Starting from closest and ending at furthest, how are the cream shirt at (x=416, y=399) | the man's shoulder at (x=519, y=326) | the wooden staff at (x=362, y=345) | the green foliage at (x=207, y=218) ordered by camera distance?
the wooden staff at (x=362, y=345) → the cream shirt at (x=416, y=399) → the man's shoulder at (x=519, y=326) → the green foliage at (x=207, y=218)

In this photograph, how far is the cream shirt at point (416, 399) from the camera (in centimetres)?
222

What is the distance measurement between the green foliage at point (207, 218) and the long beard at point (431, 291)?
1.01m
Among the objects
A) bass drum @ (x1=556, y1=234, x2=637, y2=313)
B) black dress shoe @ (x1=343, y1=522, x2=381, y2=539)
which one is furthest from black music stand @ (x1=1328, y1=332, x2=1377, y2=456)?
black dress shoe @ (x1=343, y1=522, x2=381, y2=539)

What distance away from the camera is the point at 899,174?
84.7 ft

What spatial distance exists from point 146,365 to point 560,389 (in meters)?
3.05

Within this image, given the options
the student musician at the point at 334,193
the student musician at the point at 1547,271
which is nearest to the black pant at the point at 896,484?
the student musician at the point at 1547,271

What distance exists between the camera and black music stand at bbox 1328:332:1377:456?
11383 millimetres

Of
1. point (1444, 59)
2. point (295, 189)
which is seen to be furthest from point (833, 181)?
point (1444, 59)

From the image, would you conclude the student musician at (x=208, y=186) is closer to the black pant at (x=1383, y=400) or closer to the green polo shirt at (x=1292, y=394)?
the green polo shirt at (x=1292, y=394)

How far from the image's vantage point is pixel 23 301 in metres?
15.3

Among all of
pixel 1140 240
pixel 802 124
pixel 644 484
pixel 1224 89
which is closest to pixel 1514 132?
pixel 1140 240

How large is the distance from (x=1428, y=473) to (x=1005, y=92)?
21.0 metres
******************************
● Exercise description
Quote the listing word for word, beginning at the line that contains "From the image, would" and continuing through its final line.

● Correct output
From the image, would you conclude the student musician at (x=208, y=186) is closer to the black pant at (x=1383, y=400) or closer to the green polo shirt at (x=1292, y=394)?
the green polo shirt at (x=1292, y=394)

How far from the image's vantage point is pixel 23 301 in metres?
15.3

Among all of
pixel 1140 240
pixel 802 124
pixel 644 484
pixel 1224 89
which is closest to pixel 1514 132?
pixel 1140 240

How large is the distance from (x=1428, y=473) to (x=1005, y=92)?
21.0 metres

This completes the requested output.